The Church of England church and the Methodist chapel in North Wheatley entered into a single sharing agreement and became "The Church in Wheatley". Sadly, due to cost prohibitive repairs, the Methodist Chapel was sold in 2023 as a housing development. At South Wheatley there are ruins of the church of St Helen.. St Martin, North Leverton, and All Saints, South Leverton, along with the Methodist Chapel form "The Church in the Levertons".

== Clergy ==
The Clays Group has the one Vicar, the Team Vicar, Rev M Cantrill who has the responsibility of all the above parishes. He is an ordained Church of England and Methodist Minister. He has the responsibility of Grove Street Methodist church, Retford. The Clays Group has a Lay Reader.

===Vicars of Bole===
Source:

Although a church at Bole was mentioned in Domesday Book, the names of most of its clergy before the late 14th century have been lost. Prior to 1864 the vicars had been non-resident in the parish for about two hundred years. Hence most of the routine work during this period would probably have been carried out by assistant curates.

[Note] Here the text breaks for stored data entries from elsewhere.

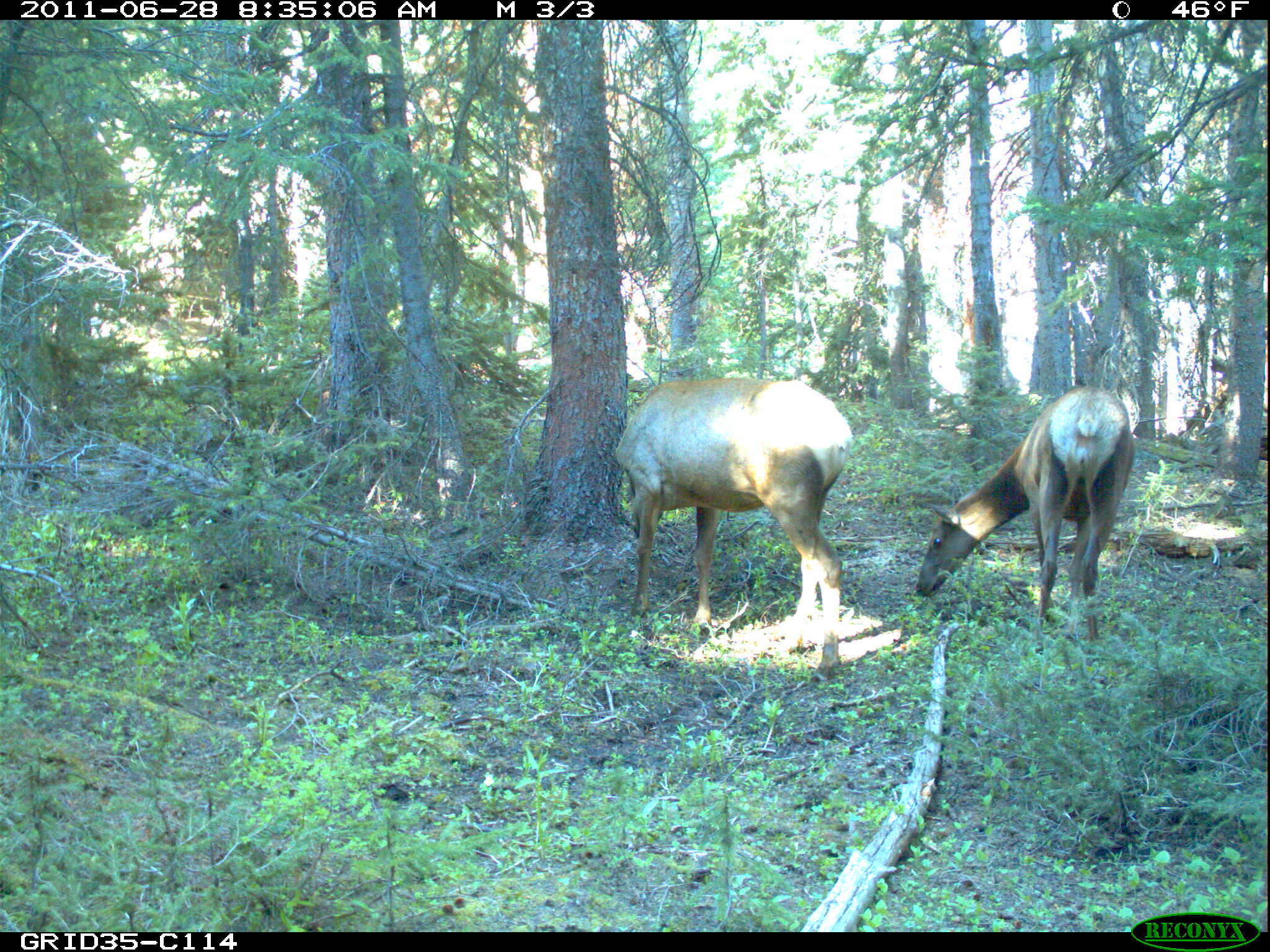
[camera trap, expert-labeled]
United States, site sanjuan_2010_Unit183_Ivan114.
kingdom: Animalia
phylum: Chordata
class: Mammalia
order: Artiodactyla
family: Cervidae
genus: Cervus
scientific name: Cervus elaphus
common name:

- 1317-? Roger de Nassington (still vicar in 1335)
- (some names missing)
- 1377 John Attewell
- 1390 Gilbert Thynne (or Gilbert Tymme)
- 1429 John Pye
- 1443 Henry Marschall
- 1445 Richard Mydelom
- 1447 Thomas Mirfelde
- 1449 William Harrison
- 1451 Thomas Pesse
- ? ? William Worsley
- 1453 Robert Walker
- 1468 Robert Hogley
- 1474 Richard Nicholl
- 1483 Stephen Hobson
- 1485 Thomas Watson
- 1499 Thomas Randesby
- 1501 Simon Spynk
- 1503 John Clewgh
- 1522 Leonard Bower
- 1551 John Hudson
- 1558 Edmund Wingreve
- 1576 Robert Rogers
- 1598 John Noble
- 1599 Richard Molton
- 1619 Roland Campion
- 1624 Edward Barnes
- 1629 William Lacye
- 1632 Richard Baylye
- 1639 Nicholas Browne
- 1669 Stephen Maisters
- 1687 Robert Ward
- 1691 John Battersby
- 1711 William Ellay (Ella)
- 1714 Thomas Smith, BA (Cantab.); buried 17 May 1731 at North Leverton
- 1731 Charles Henchman BA, MA, instituted 15 December 1731/16 December 1731; died 23 November 1780; monumental inscription in Chester Cathedral)
- 1780 William Davis
- 1811 William Singleton
- 1836 James Henry Willan, MA, (non-resident; lived at Gainsborough where he also served as master of the Grammar School. Monumental inscription, 1858, in Bole churchyard)
- 1858 Henry Stockdale (formerly Perpetual Curate of Misterton; established Bole School and built The Vicarage)
- 1873 Thomas Henry Craster
- 1886 Frederick Harcourt Hillersden
- 1891 Thomas Holland Chadwick
- 1913 George Bird
- 1926 Donald Thomas Glasford
- 1941 John Thomas Gordon
- 1947 William Henry Marshall
- 1954 Arthur Llewelyn Thomas (he and his successors were also vicars of Sturton-le-Steeple with Littleborough)
- 1959 Charles John Llewelyn Jones
- 1965 John Norman Darrall
- 1966 Lawrence Rex Rowland Harris (later Rector of Clowne, Derbyshire)
- 1972 John Ford (he and his successors were additionally in charge of North Wheatley and South Wheatley)
- 1979 Adrian Butt
- 1986 Anthony Reader-Moore
- 1994 Michael Weston Briggs (also in charge of Clarborough from 2003; the various parishes eventually became known as the Clays Group). Retired 2005.
- 2007–present day - Mark James Cantrill

Assistant Curates have included:

- 1823 John Mickle Lit 14 February 1823 Curate (Subscription on Appointment, ordained Deacon 1815 and Priest 1817). Later Vicar of South Leverton.
- 1829 James Stovin BA Licensed 26 July 1829 Curate
- 1831 Thomas Curston BA Licensed 6 June 1831 Curate

== The Vicarage ==
Bole has a former Vicarage dating to 1864, but not used as such since 1965. It is now known as "Bole House" and was sold once again in 2009.